We believe the reason for the failure to reach an agreement is that so far, the MCWD is unwilling to do what is provided for by water rights laws and protocols of the State of California. LADWP has held the senior water rights on Mammoth Creek since 1905. That water flows to Owens River, and is a part of the water supply to Los Angeles. Water from Mammoth Creek used by MCWD to meet local needs can be replaced by LADWP by purchasing more water from the Metropolitan Water District (MWD). Water rights laws and protocols provide for LADWP to make that substitution to enable the Mammoth water district to meet local needs, which LADWP has repeatedly expressed we are willing to do. However, there is no obligation for LADWP to make that substitution and charge our customers to provide free water to MCWD. To view this otherwise is to ignore the very foundation of water rights laws in California. We believe that MCWD knows its position is groundless and has undertaken a public relations campaign to camouflage that fact.
LADWP had not pressed this issue legally, believing that a fair solution could be reached. However, when MCWD sought to update its Urban Water Management Plan to allow the resort community to increase its water use by 50% in the future by using LADWP’s water source, we were forced to ask a judge to protect the interests of Los Angeles’ water customers who pay LADWP water rates. LADWP has been accused of making a “water grab” but that is simply not the case.

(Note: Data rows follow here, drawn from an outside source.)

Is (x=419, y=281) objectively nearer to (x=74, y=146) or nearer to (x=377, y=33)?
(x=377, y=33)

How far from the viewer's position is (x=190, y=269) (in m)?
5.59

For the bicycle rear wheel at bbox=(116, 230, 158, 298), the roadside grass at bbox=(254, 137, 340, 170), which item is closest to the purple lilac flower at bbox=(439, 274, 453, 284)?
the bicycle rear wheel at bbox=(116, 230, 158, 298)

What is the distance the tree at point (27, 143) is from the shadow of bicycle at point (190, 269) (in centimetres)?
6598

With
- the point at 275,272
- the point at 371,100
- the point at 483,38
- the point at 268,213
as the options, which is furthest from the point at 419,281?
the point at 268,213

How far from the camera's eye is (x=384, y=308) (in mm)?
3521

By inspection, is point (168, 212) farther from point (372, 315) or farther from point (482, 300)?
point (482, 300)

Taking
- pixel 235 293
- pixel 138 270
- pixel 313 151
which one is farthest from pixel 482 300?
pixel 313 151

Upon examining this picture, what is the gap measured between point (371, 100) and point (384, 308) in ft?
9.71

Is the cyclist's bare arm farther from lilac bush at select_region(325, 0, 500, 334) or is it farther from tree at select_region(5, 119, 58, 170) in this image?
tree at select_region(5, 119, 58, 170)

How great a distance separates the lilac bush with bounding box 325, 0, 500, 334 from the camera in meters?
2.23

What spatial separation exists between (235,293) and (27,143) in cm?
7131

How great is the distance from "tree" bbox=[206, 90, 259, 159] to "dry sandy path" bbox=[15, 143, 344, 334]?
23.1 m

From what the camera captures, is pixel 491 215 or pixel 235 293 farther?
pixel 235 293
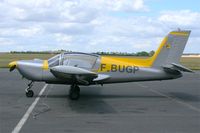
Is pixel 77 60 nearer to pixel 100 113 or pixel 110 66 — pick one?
pixel 110 66

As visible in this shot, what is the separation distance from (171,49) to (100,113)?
17.6 ft

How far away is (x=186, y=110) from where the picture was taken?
11.2 m

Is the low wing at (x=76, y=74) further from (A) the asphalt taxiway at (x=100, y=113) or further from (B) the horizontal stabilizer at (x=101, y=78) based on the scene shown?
(A) the asphalt taxiway at (x=100, y=113)

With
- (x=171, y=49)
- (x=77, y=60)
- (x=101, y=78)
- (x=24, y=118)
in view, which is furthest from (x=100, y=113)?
(x=171, y=49)

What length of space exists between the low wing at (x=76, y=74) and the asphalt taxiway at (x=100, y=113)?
748 millimetres

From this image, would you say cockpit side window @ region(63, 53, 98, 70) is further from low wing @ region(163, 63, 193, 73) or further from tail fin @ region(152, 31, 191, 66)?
low wing @ region(163, 63, 193, 73)

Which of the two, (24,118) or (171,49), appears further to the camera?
(171,49)

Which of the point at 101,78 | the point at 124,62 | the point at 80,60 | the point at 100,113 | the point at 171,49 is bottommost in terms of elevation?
the point at 100,113

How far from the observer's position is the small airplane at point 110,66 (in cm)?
1350

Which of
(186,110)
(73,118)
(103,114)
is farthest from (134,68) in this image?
(73,118)

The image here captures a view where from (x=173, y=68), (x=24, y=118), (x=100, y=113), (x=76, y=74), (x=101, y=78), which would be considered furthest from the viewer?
(x=173, y=68)

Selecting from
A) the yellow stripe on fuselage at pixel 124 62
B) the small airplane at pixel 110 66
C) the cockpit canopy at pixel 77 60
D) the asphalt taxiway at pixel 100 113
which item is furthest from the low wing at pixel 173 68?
the cockpit canopy at pixel 77 60

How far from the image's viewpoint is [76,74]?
38.3 feet

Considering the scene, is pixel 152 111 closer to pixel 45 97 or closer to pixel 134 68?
pixel 134 68
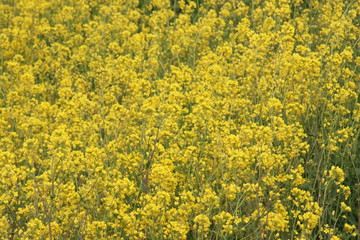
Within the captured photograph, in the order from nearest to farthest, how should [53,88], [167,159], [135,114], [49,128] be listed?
[167,159] → [135,114] → [49,128] → [53,88]

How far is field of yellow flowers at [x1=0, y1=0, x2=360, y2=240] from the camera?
359cm

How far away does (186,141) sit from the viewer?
434cm

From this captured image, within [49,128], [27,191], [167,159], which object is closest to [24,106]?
[49,128]

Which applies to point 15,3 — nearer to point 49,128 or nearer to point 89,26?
point 89,26

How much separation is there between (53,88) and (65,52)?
0.89 meters

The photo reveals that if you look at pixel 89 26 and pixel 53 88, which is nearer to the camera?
pixel 53 88

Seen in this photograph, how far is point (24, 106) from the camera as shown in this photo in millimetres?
5535

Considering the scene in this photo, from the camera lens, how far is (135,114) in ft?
15.8

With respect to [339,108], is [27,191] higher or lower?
lower

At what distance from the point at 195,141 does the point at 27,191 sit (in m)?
1.15

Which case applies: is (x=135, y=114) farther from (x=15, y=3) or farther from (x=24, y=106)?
(x=15, y=3)

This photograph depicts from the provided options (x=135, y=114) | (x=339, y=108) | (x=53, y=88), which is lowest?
(x=53, y=88)

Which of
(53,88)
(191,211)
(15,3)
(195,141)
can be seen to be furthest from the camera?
(15,3)

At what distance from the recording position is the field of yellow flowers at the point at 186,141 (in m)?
3.59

Even though LADWP has taken legal steps required to protect our water rights, at the same time we have also been clear that we are prepared to continue our long-running negotiations with MCWD, in the hope that a compromise can be reached. In fact, recent conversations, not reported in the Times story, have been very positive, and. LADWP and MCWD staff have been quietly working together to look for a suitable resolution that would enable LADWP to retain its water while meeting the needs of MCWD.

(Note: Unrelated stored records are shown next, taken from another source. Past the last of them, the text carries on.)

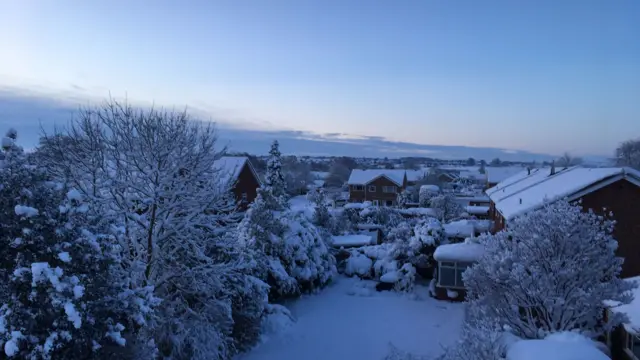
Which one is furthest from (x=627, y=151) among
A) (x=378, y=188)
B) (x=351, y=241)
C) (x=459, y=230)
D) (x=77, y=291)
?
(x=77, y=291)

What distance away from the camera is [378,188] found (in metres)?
59.1

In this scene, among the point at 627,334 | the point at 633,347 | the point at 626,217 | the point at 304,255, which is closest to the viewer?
the point at 633,347

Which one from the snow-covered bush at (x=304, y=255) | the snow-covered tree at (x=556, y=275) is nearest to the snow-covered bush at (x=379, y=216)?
the snow-covered bush at (x=304, y=255)

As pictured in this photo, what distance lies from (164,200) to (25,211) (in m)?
6.88

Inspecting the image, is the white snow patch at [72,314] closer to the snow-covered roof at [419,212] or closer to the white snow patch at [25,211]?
the white snow patch at [25,211]

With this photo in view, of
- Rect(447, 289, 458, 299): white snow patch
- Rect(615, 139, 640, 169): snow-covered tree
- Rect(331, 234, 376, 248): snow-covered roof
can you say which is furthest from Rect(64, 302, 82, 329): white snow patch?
Rect(615, 139, 640, 169): snow-covered tree

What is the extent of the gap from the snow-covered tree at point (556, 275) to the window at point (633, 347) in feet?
3.29

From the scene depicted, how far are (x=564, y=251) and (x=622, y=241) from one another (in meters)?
8.80

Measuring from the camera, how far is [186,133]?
12492 millimetres

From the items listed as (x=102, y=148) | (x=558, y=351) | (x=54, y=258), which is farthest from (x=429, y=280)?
(x=54, y=258)

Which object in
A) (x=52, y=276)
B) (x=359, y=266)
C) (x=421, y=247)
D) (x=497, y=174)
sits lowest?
(x=359, y=266)

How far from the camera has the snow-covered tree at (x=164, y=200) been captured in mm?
11570

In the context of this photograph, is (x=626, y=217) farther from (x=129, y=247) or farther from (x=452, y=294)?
(x=129, y=247)

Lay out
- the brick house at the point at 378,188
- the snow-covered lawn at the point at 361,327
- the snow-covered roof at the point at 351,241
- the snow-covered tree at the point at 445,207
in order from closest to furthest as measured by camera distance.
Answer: the snow-covered lawn at the point at 361,327
the snow-covered roof at the point at 351,241
the snow-covered tree at the point at 445,207
the brick house at the point at 378,188
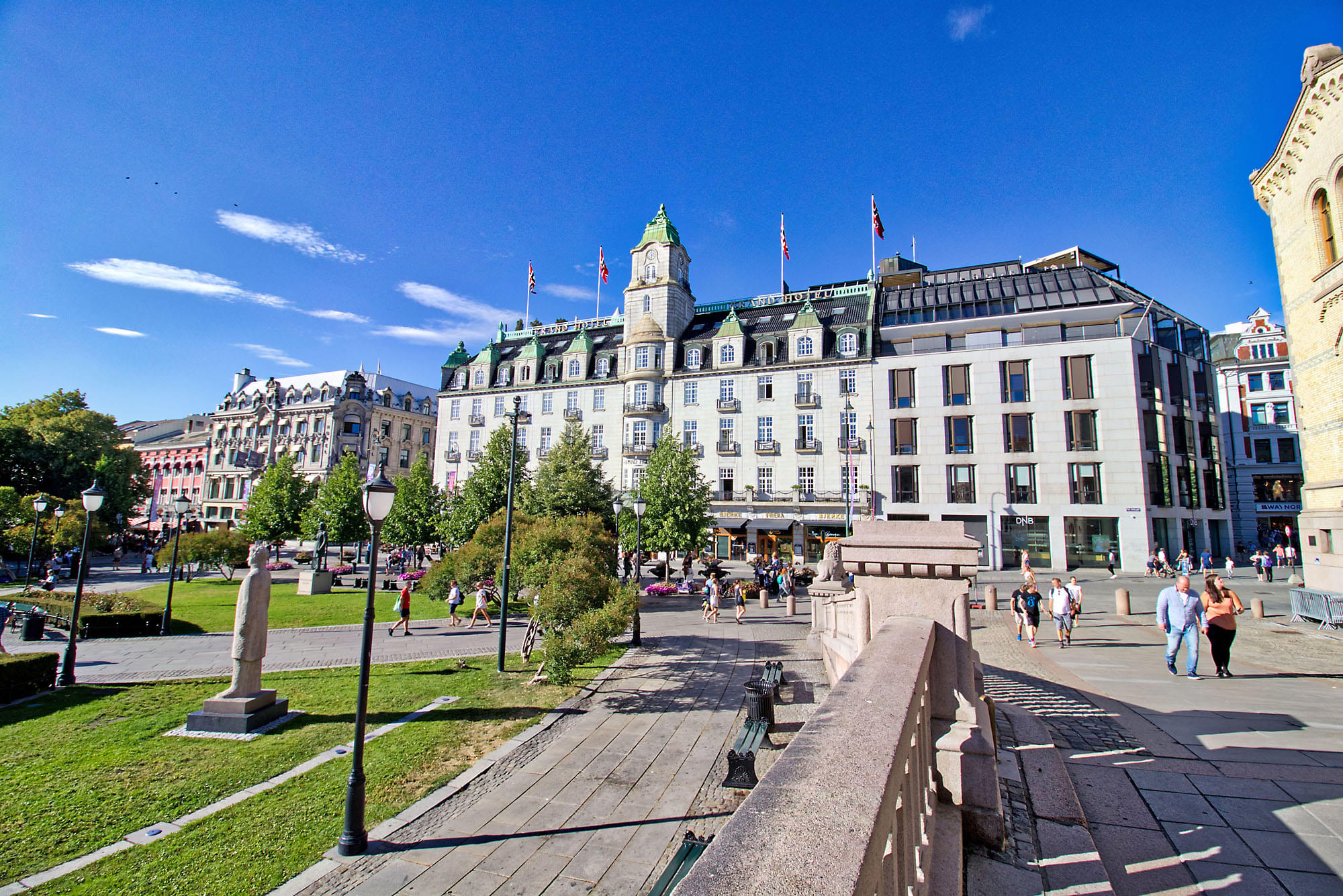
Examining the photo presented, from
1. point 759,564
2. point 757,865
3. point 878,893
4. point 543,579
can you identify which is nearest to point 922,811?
point 878,893

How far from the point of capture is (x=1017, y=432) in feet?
122

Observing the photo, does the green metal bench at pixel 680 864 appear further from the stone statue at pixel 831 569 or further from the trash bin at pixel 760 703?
the stone statue at pixel 831 569

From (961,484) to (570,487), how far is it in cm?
2571

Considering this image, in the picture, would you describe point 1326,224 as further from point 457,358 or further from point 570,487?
point 457,358

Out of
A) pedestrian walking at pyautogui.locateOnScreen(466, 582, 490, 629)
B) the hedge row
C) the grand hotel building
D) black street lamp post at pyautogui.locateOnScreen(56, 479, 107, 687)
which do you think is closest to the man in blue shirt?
pedestrian walking at pyautogui.locateOnScreen(466, 582, 490, 629)

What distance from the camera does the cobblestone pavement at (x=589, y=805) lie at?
5613 millimetres

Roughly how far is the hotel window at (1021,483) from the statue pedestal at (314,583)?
3835 centimetres

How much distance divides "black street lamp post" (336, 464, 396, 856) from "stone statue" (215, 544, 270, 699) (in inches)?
145

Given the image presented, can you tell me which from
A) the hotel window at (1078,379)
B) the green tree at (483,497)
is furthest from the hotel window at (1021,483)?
the green tree at (483,497)

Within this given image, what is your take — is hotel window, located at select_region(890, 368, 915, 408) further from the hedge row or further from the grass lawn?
the hedge row

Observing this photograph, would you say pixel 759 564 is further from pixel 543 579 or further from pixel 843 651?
pixel 843 651

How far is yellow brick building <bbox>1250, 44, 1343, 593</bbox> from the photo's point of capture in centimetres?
1686

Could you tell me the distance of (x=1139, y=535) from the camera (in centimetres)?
3388

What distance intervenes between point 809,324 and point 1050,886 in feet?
136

It is important to note that even if other supplies cannot be found and Mammoth customers were asked to pay for the water purchased and paid for by Los Angeles’ residents, under the worst-case scenario average Mammoth customers would see their monthly water bills increase from about $24 to $35 – while the same amount of water currently costs a Los Angeles customer about $43 a month. In other words, LADWP’s rates would still be about 25% higher than the rates enjoyed by Mammoth’s residents, businesses and resorts. LADWP has over 300,000 qualified low-income and senior citizen customers who would continue to pay more for their water than customers pay in in Mammoth Lakes even if MCWD compensated for the LADWP water that it is diverting. Los Angeles water customers cannot continue to subsidize Mammoth’s water bills. We believe there are solutions that enable alternatives other than simply reimbursing LADWP for the water that MCWD is using and we remain actively engaged with MCWD to collaboratively find such a solution.
I want to reiterate that LADWP has no intention, nor any desire to deprive the citizens of Mammoth of water. No amount of misinformed public relations efforts can change these facts. We remain willing to work out a solution that will ensure adequate and affordable water supplies to the community of Mammoth Lakes on a sustained and fair basis and we stand ready to work with MCWD to resolve this issue.